Set exercise: Reproduce verbatim the part of the records below that opens with the line containing "Is (80,8) above" and runs through the end of the records, including both that line and the last one.

(Some records)

-----

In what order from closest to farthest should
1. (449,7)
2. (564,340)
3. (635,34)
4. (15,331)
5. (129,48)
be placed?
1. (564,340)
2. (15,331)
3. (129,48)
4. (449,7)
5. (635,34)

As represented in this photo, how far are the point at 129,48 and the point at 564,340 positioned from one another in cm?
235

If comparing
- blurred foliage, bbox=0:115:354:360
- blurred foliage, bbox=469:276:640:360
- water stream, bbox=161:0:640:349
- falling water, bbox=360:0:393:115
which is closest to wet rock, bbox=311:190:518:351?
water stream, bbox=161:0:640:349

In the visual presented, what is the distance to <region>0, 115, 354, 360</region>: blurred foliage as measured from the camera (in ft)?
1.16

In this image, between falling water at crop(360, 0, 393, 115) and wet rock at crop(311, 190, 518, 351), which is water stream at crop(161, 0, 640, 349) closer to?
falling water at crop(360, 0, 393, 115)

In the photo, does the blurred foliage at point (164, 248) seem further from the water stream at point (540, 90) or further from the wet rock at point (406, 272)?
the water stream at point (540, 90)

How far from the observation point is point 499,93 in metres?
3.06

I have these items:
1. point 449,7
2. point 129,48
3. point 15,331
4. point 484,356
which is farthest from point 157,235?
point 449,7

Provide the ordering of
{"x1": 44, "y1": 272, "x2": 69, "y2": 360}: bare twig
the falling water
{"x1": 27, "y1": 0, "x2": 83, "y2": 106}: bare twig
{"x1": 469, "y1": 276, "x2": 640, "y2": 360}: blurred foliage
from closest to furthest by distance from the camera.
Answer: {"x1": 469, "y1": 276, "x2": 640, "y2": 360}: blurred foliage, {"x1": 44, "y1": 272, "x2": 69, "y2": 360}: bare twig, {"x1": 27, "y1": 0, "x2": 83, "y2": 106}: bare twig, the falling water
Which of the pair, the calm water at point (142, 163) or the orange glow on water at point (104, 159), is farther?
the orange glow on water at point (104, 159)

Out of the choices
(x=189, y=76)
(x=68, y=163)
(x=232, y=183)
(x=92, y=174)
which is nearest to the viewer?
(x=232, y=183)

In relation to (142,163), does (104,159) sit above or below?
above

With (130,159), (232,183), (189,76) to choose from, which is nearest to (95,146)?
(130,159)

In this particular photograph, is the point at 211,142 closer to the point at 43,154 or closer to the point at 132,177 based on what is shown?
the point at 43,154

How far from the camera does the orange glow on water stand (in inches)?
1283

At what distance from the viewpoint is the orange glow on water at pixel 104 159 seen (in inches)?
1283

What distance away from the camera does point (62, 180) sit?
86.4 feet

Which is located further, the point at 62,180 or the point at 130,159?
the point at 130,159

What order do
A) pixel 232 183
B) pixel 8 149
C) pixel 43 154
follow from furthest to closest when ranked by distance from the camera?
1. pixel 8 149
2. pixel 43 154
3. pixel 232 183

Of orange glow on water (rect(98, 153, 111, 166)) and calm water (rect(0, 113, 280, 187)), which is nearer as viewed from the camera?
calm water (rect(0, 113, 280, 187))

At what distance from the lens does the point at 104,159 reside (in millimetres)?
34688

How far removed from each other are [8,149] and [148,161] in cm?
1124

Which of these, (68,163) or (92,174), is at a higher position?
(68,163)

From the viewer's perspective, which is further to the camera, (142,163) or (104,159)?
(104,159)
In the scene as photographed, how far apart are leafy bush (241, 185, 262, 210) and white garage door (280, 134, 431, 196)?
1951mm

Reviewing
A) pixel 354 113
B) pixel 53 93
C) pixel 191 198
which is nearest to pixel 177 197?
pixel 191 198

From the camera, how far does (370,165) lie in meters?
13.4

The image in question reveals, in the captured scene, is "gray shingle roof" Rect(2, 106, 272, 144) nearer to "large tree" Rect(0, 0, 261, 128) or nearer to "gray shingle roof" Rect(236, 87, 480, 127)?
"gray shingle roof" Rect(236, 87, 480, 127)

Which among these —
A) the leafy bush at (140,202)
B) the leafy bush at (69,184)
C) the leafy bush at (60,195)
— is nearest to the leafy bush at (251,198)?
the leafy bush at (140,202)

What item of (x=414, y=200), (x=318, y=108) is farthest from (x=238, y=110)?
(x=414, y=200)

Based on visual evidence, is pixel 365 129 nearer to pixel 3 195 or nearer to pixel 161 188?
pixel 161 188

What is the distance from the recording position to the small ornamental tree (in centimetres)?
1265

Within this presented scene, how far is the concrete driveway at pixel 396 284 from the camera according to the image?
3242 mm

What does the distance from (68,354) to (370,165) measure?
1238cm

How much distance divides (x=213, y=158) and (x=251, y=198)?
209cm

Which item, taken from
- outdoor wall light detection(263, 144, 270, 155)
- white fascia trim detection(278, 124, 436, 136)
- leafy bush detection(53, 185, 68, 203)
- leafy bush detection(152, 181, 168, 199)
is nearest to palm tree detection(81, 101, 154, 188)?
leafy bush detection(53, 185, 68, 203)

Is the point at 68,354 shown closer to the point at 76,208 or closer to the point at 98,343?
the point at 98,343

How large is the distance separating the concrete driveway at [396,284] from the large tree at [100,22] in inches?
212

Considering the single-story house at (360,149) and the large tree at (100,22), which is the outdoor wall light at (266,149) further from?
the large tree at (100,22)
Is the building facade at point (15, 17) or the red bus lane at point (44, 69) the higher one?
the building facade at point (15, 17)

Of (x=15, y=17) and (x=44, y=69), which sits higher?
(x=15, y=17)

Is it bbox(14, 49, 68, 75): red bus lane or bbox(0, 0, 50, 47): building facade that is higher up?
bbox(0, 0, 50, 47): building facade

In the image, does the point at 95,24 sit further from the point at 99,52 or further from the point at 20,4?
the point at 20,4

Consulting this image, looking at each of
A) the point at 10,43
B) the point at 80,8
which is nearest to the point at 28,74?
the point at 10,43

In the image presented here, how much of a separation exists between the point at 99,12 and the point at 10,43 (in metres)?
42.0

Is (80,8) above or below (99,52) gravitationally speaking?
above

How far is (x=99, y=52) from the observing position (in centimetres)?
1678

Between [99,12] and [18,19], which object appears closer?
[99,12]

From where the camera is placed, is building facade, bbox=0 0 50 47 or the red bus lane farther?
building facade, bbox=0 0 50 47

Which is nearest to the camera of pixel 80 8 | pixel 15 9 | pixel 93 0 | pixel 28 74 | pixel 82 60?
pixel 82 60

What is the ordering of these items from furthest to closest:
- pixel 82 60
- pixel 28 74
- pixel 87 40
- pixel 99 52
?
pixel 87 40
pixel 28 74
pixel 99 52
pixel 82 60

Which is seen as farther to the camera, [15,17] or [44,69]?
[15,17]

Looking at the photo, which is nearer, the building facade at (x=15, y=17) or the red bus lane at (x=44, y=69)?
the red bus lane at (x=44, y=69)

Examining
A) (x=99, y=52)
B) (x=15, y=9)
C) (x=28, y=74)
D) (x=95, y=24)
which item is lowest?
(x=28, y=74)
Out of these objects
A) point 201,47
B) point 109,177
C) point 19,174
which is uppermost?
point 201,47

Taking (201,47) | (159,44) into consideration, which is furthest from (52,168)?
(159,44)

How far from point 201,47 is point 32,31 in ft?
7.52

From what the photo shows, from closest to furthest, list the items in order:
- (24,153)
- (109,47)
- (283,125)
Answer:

-----

Answer to this task:
Is (80,8) above or below (99,52) gravitationally speaking?
above

How far is (x=99, y=52) from the observing position (in centimetres)?
1678

Between [99,12] and [18,19], which object appears closer?
[99,12]

From where the camera is placed, is building facade, bbox=0 0 50 47 or the red bus lane farther?
building facade, bbox=0 0 50 47

Which is nearest to the camera of pixel 80 8 | pixel 15 9 | pixel 93 0 | pixel 28 74 | pixel 82 60?
pixel 82 60

What is the ordering of these items from furthest to closest:
- pixel 82 60
- pixel 28 74
- pixel 87 40
- pixel 99 52
?
pixel 87 40
pixel 28 74
pixel 99 52
pixel 82 60

Which is seen as farther to the camera, [15,17] or [44,69]?
[15,17]

Looking at the photo, which is nearer, the building facade at (x=15, y=17) or the red bus lane at (x=44, y=69)?
the red bus lane at (x=44, y=69)

Examining
A) (x=99, y=52)
B) (x=15, y=9)
C) (x=28, y=74)
D) (x=95, y=24)
which item is lowest?
(x=28, y=74)
Out of these objects
A) point 201,47
B) point 109,177
C) point 19,174
which is uppermost?
point 201,47

Taking (201,47) | (159,44) into consideration, which is furthest from (52,168)?
(159,44)

How far from point 201,47 is point 32,31 in ft?
7.52

From what the photo shows, from closest to furthest, list the items in order:
- (24,153)
- (109,47)
- (283,125)
Answer:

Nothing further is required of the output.